The key architectural decisions:
Vertical integration. Every component that touches the hot path lives in the same address space. User segments are memory-mapped from AnokuroDB. The ML model is compiled to a Zig function at build time using our model compiler. Creative metadata is an in-process index rebuilt from the Gleam coordination layer every 2 seconds. Fraud signals are evaluated inline. There is nothing to call because everything is here.
Binary protocols everywhere. We do not parse JSON on the hot path. Our SSP integrations use a custom binary codec that maps OpenRTB fields to fixed offsets in a byte buffer. Deserialization is a bounds check and a pointer cast, not a parse tree walk. This is ugly and it is fast. We maintain compatibility by writing codec generators in TypeScript that produce Zig deserialization code from OpenRTB schema definitions.
No garbage collector, no allocator on the hot path. Each bid request is processed using a pre-allocated arena. The arena is 8KB, sized to the maximum request we will process. When the request completes, the arena resets with a single pointer decrement. Zero memory is allocated or freed during bid processing. This eliminates allocation as a source of latency variance.
Model compilation, not model serving. We do not serve ML models. We compile them. Our TypeScript toolchain takes a trained gradient-boosted tree (trained in Python, because the training ecosystem is genuinely good) and generates a Zig function that evaluates the tree with no branches, no pointer chasing, and no framework overhead. The generated function is ~400 lines of Zig with pre-computed lookup tables. It evaluates in 0.08ms because it is doing exactly the math and nothing else.
The Business Case
We track the correlation between our response latency and auction win rate on a per-exchange, per-region basis. The data from Q4 2025:
For every 1ms of response latency reduction on Indonesian inventory, our win rate increased by 0.6%. We reduced our median response time by 12ms when we moved to edge nodes. That corresponded to a 7.2% win rate improvement on Indonesian inventory alone. At our daily spend levels in Indonesia, that translates to $4,100 per day in additional winning bids at equivalent or better CPMs.
The relationship is not perfectly linear. Below about 3ms response time, the returns diminish because we are already in the fastest cohort and the marginal gain from being faster shrinks. But between 5ms and 20ms, every millisecond is worth real money.
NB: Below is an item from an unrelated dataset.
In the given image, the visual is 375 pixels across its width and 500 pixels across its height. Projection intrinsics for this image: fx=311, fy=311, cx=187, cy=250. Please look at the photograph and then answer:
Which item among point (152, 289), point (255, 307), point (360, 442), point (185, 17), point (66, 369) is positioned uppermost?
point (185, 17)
This is why we say programmatic advertising is a systems problem. The algorithm decides what to bid. The system decides whether your bid is even heard. You can have the most sophisticated targeting model in the industry, and if your P99 latency causes you to miss 8% of auctions, you are leaving 8% of your potential revenue on the floor.
We chose Zig because it lets us build systems that are fast by default. We chose vertical integration because every network hop is a latency gamble. We chose to build our own database because every general-purpose database we tested was too slow.
The companies that treat ad-tech as a marketing problem hire data scientists and buy bigger GPU clusters. The companies that treat it as a systems problem hire systems engineers and measure microseconds. We know which approach wins more auctions.